6. Mit Telefax vom 08.11.2012 übermittelte die Beschwerdeführerin ergänzend einen Gesellschafterbeschluss vom 02.08.2006, in welchem fixiert worden sei, dass Investitionskosten zwischen € 450.000,-- und € 500.000,-- in Zukunft genehmigt seien, sowie eine Vereinbarung vom 01.08.2006, abgeschlossen zwischen der T. KG und der M. GmbH, über die Miete einer Maschine (Presszentrum) als Beispiel für den gewöhnlichen Geschäftsbetrieb sowie Monatsabrechnungen vom 16.07.2009 betreffend die an die zuvor angeführte GmbH überlassenen Maschinen.
7. Mit Bescheid des Landeshauptmannes von Tirol vom 03.12.2012 wurde der erhobene Einspruch der Beschwerdeführerin als unbegründet abgewiesen.
In der Begründung wurde - zusammengefasst - ausgeführt, dass im Einzelfall zu beurteilen sei, ob ein Geschäft zu den gewöhnlichen Betriebsgeschäften gehöre. Dabei seien der Gesellschaftsvertrag, Art und Umfang des Betriebes sowie Art, Größe und Bedeutung des Geschäftes für den Betrieb maßgebend. Sei eine Handlung im Betrieb zumindest von Zeit zu Zeit zu erwarten, sei sie noch als gewöhnlich zu beurteilen. Beispielsweise gehörten Abschluss und Auflösung von Dienstverträgen zu den Geschäften, die der gewöhnliche Betrieb mit sich bringe.

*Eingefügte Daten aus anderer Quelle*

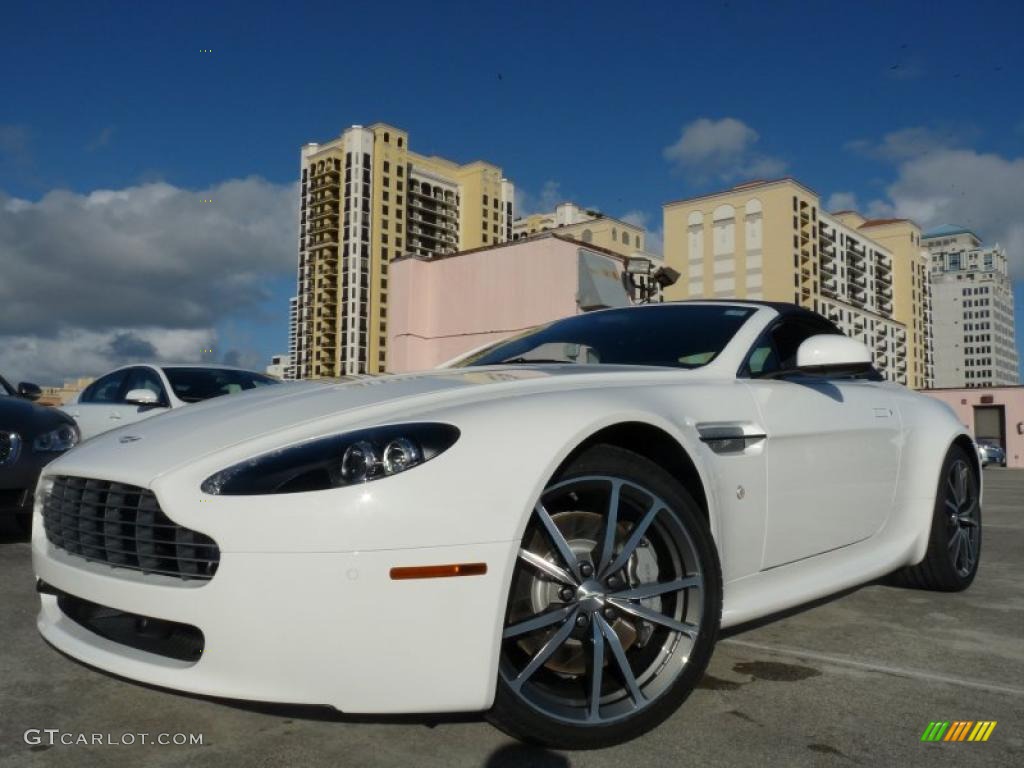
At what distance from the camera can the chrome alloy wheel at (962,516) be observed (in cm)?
367

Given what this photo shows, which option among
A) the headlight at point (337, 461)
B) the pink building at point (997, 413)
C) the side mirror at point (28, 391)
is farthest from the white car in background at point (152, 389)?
the pink building at point (997, 413)

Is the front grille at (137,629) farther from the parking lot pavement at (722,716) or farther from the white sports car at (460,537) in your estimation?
the parking lot pavement at (722,716)

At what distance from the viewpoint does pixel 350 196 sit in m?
95.8

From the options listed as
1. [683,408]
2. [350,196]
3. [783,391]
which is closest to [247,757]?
[683,408]

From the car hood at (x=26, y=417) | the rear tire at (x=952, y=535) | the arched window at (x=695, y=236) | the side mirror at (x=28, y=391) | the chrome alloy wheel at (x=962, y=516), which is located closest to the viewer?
the rear tire at (x=952, y=535)

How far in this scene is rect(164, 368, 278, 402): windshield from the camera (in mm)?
7391

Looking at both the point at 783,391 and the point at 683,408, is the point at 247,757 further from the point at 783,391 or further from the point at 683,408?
the point at 783,391

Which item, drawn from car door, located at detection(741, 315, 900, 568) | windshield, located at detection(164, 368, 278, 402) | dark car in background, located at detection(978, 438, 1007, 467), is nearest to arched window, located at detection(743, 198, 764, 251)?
dark car in background, located at detection(978, 438, 1007, 467)

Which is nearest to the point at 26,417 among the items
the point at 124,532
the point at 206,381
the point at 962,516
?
the point at 206,381

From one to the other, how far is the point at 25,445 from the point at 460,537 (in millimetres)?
4156

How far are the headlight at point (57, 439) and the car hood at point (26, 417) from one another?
34 mm

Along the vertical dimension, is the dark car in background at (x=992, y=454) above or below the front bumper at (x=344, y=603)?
below

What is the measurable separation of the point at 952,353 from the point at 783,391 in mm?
182189

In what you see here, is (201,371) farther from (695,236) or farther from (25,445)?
(695,236)
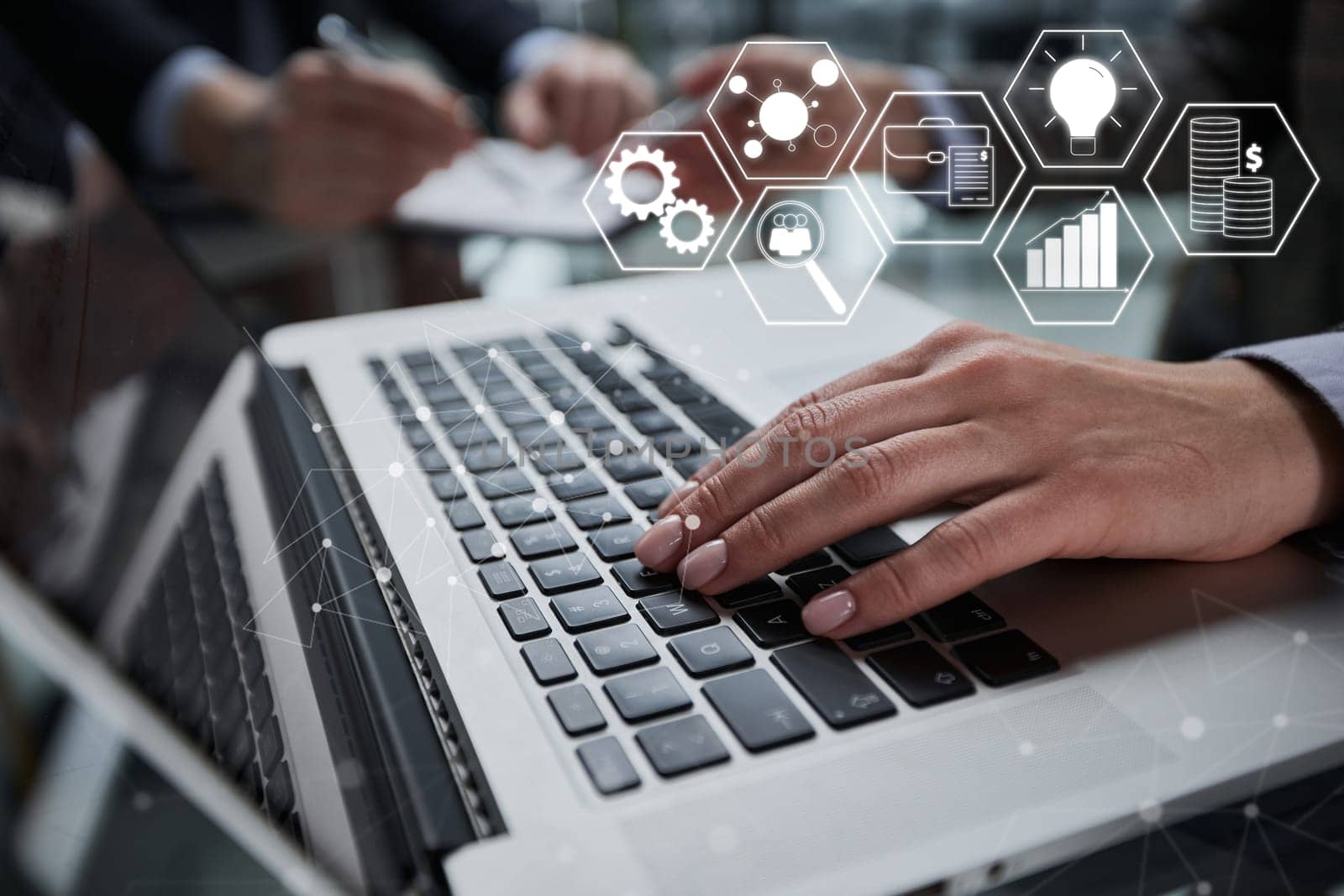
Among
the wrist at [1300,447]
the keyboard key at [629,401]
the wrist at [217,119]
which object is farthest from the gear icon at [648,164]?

Im Gesellschaftsvertrag vom 24.07.2006 werde als Gegenstand des Unternehmens die "gewerblich befugsmäßige Ausführung des Handels mit Waren aller Art" genannt. Seit ihrer Gründung erziele die T. KG jedoch ihre Umsätze aus Miet(kauf)einnahmen der M. GmbH, als bisher einzigen Kunden, für technische Spezialmaschinen. Diese Maschinen würden das Anlagevermögen der T. KG darstellen. Wenn der gewöhnliche Geschäftsbetrieb der T. KG darin bestehe, technische Spezialmaschinen, deren Anschaffung Investitionen in Höhe von bislang mindestens € 18.000,-- erfordert hätten, im Zuge von "Mietkaufverträgen" weiter zu veräußern, müsse davon ausgegangen werden, dass eine Investition über € 2.000,--, die gemäß Punkt IV. lit. (d) des Gesellschaftsvertrages die Zustimmung aller Gesellschafter erfordere, zum gewöhnlichen Geschäftsbetrieb zähle.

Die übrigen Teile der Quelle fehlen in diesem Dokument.